• Given information
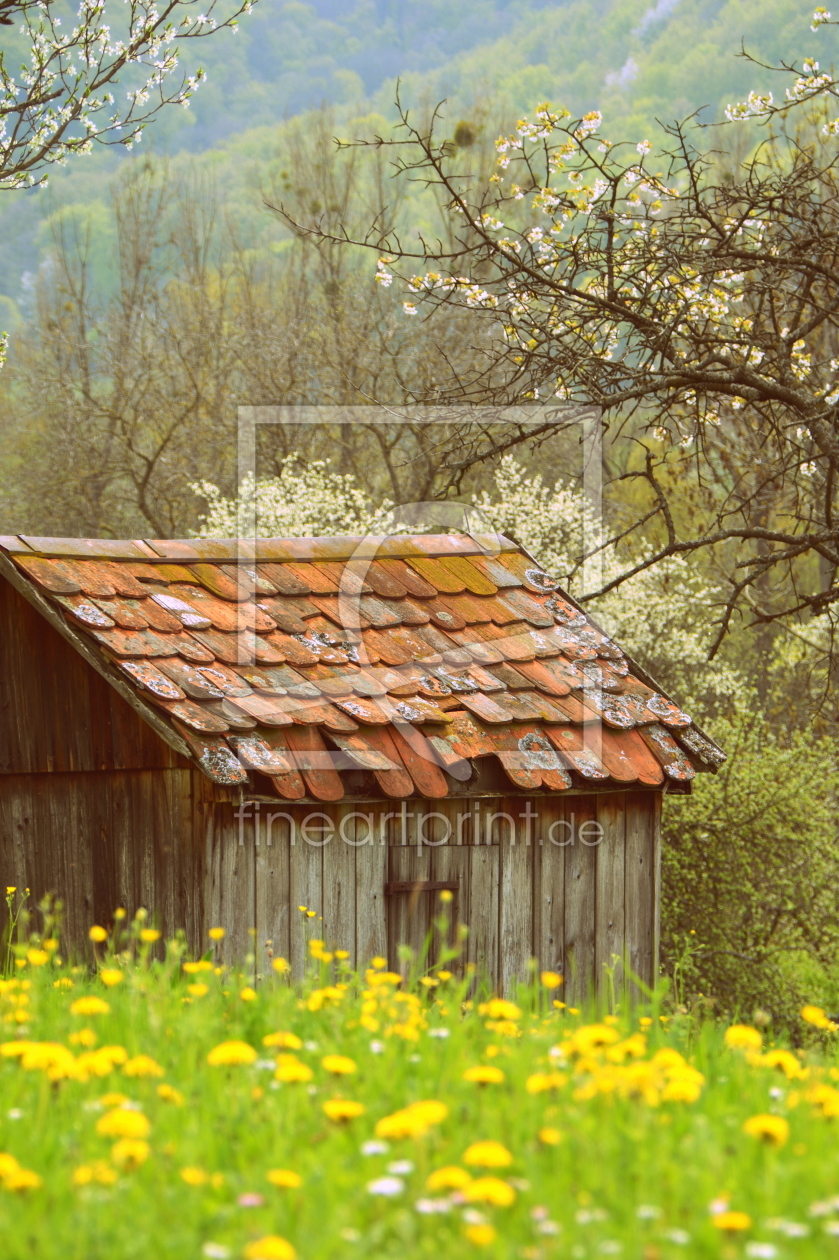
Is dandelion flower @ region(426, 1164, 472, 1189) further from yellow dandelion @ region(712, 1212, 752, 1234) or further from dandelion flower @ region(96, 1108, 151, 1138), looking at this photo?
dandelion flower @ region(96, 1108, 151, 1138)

---

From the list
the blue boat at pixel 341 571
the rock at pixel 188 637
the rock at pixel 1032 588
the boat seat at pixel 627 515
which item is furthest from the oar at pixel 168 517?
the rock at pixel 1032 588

• Instructions to follow
Please pull out every line of the data above that contains the word "boat", treating uppercase and lowercase as different.

• Expected answer
the blue boat at pixel 341 571
the boat seat at pixel 627 515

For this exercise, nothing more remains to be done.